--- WHAT YOU NEED TO DO ---
Change every "Mug" in the records below to "Cup" and write all the records out again with nothing else altered. Leave the pictures out.

BEGIN EXTRACTED RECORDS

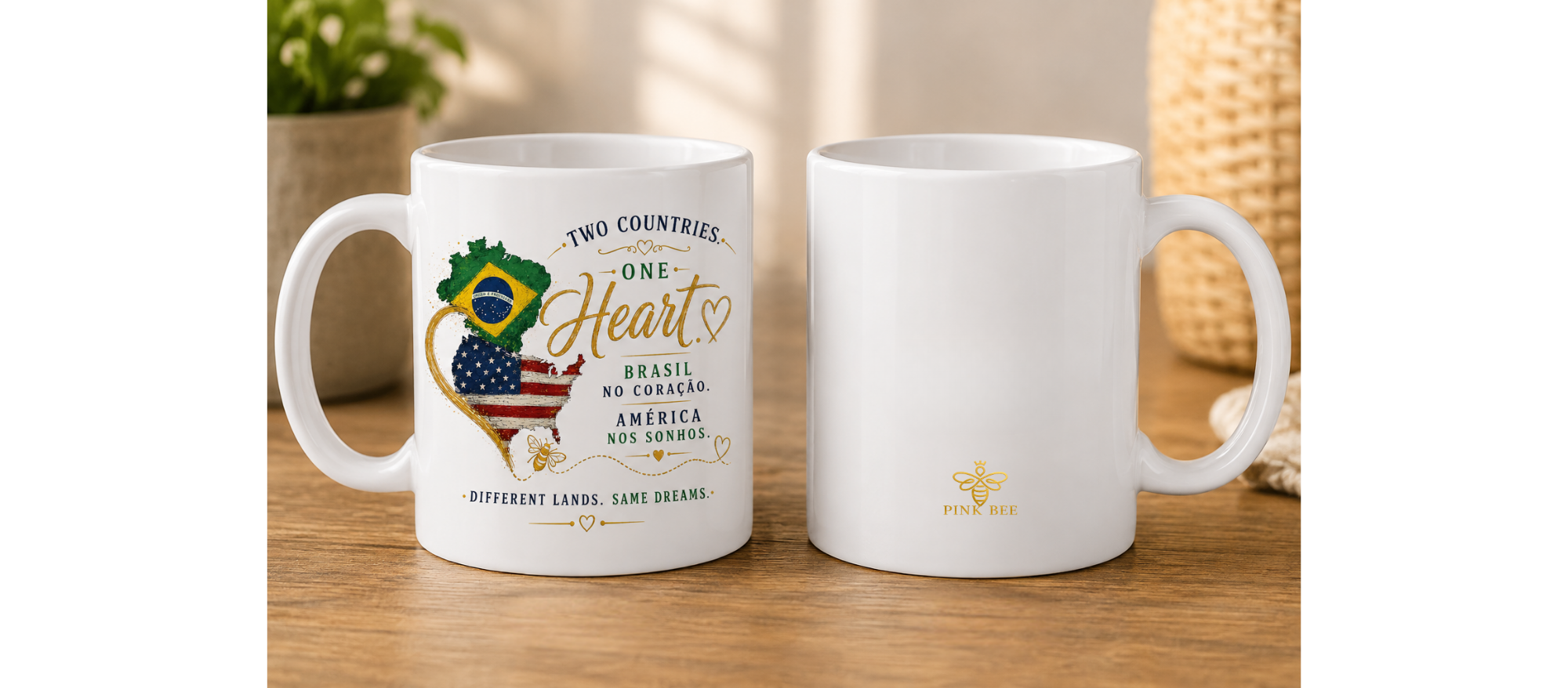 Two Countries, One Heart – Brazil & USA 11 oz Mug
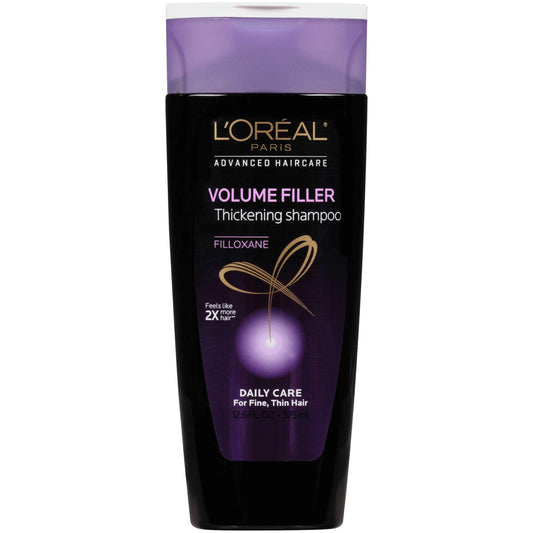 L'Oreal Paris Volume Filler bottle showing stronger, healthier-feeling hair after use.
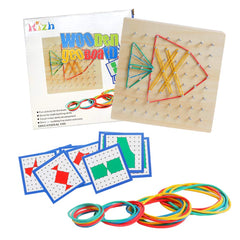 Kizh geoboard used in classroom or family setting for hands-on learning.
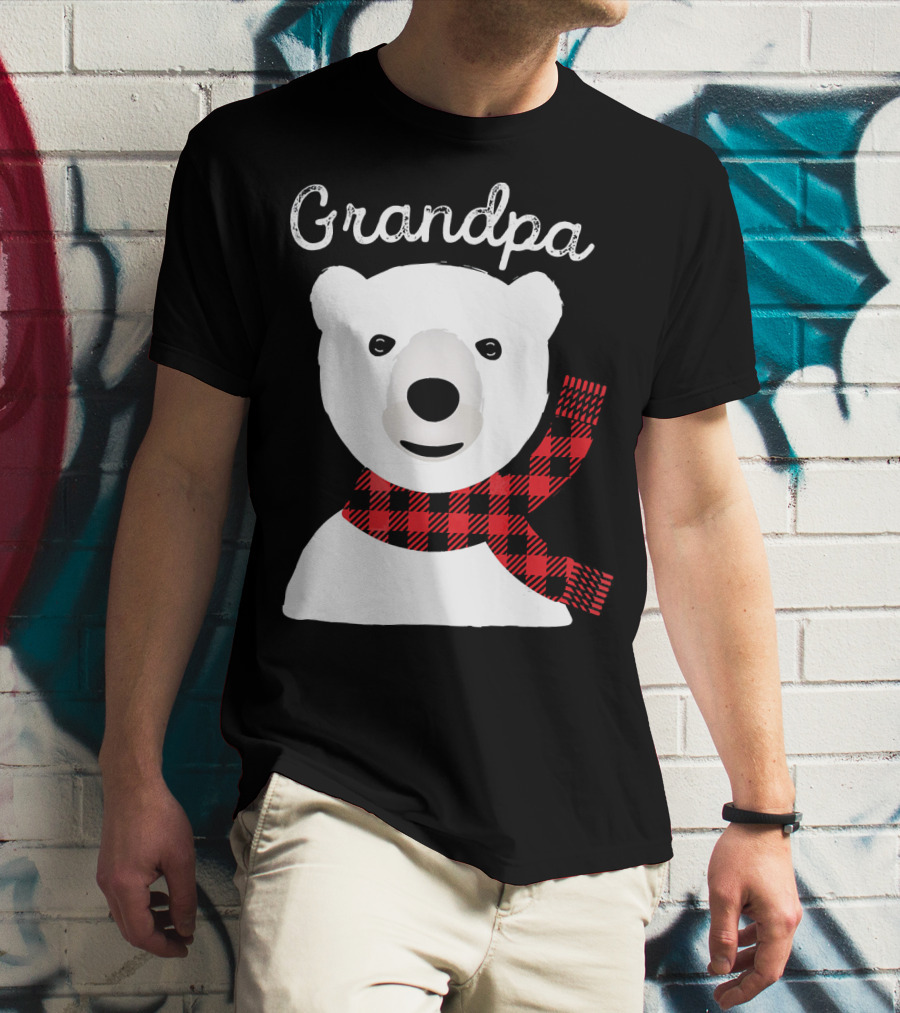 Grandpa Christmas Bear With Red Plaid Scarf Family Matching T-Shirt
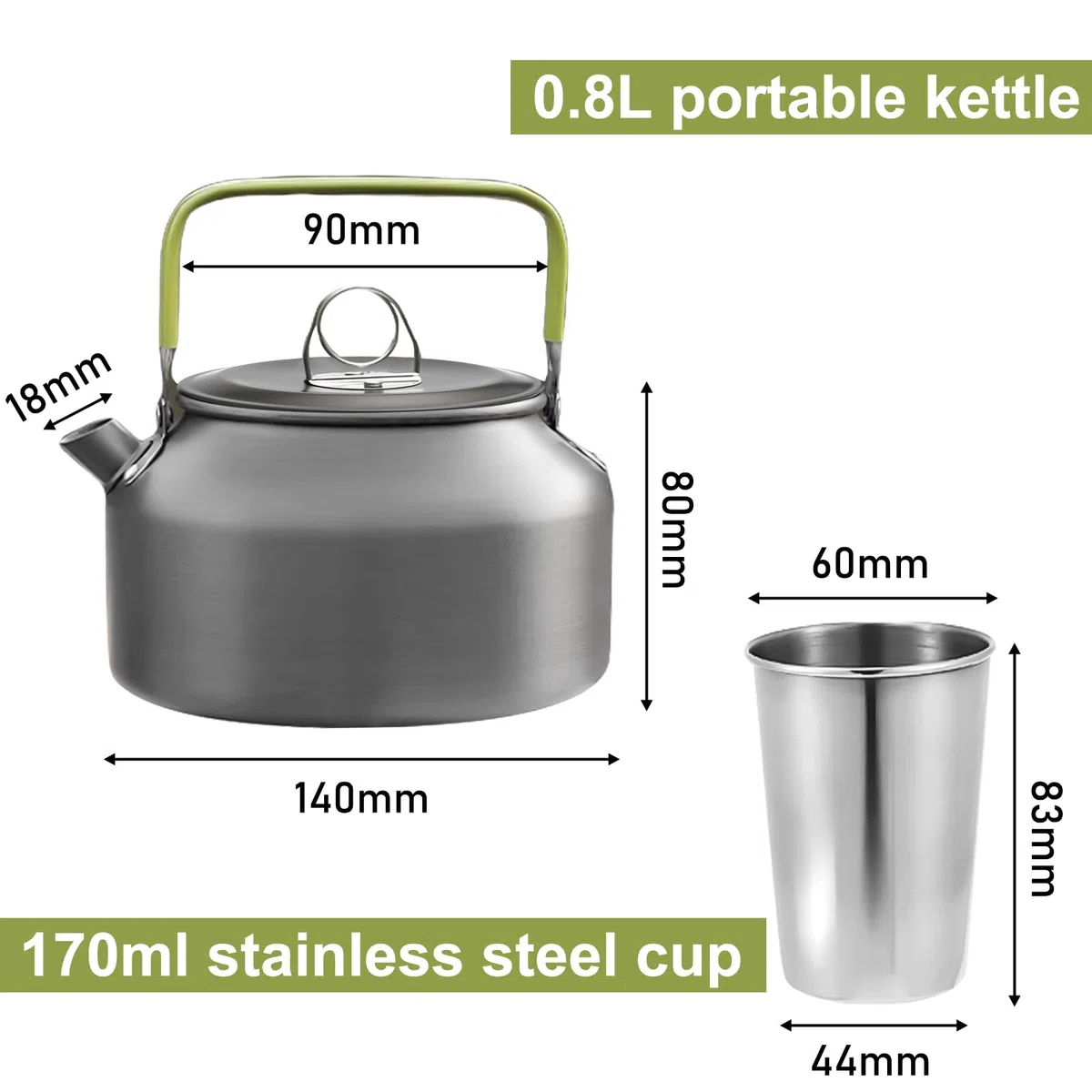 GOMETY Hervidor de agua para camping, 2-3 personas, cafetera y hervidor de agua, set de vajilla para exteriores, tetera de 0,8 l con 4 vasos de acero inoxidable, fácil de plegar, duradera de aluminio,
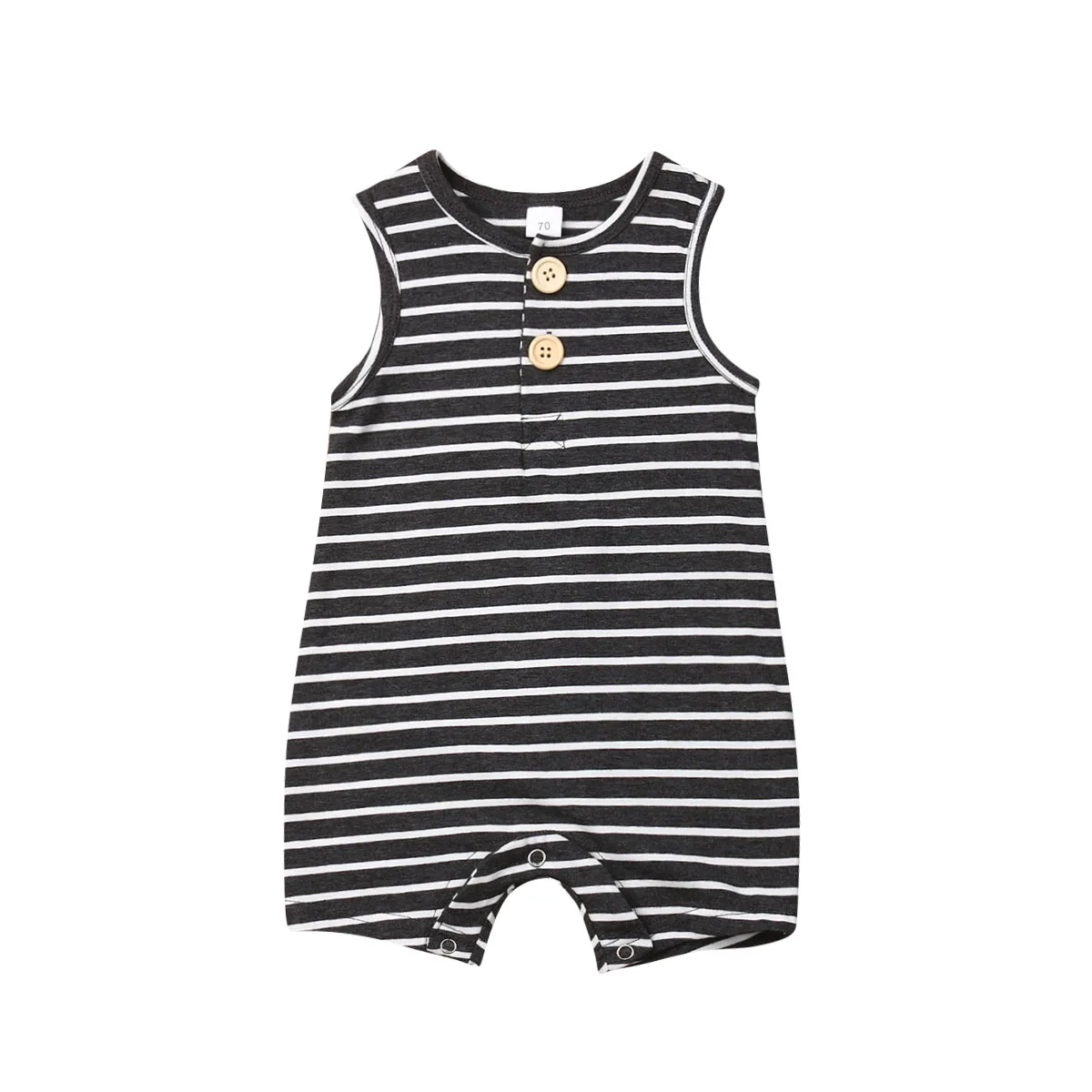 

0-24M Newborn Baby Girls Boys Striped Button O Neck Romper Sleeveless Infant Toddler Summer Rompers Jumpsuits Baby Clothing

END EXTRACTED RECORDS

--- WRITTEN SOLUTION ---
 Two Countries, One Heart – Brazil & USA 11 oz Cup
 L'Oreal Paris Volume Filler bottle showing stronger, healthier-feeling hair after use.
 Kizh geoboard used in classroom or family setting for hands-on learning.
 Grandpa Christmas Bear With Red Plaid Scarf Family Matching T-Shirt
 GOMETY Hervidor de agua para camping, 2-3 personas, cafetera y hervidor de agua, set de vajilla para exteriores, tetera de 0,8 l con 4 vasos de acero inoxidable, fácil de plegar, duradera de aluminio,

0-24M Newborn Baby Girls Boys Striped Button O Neck Romper Sleeveless Infant Toddler Summer Rompers Jumpsuits Baby Clothing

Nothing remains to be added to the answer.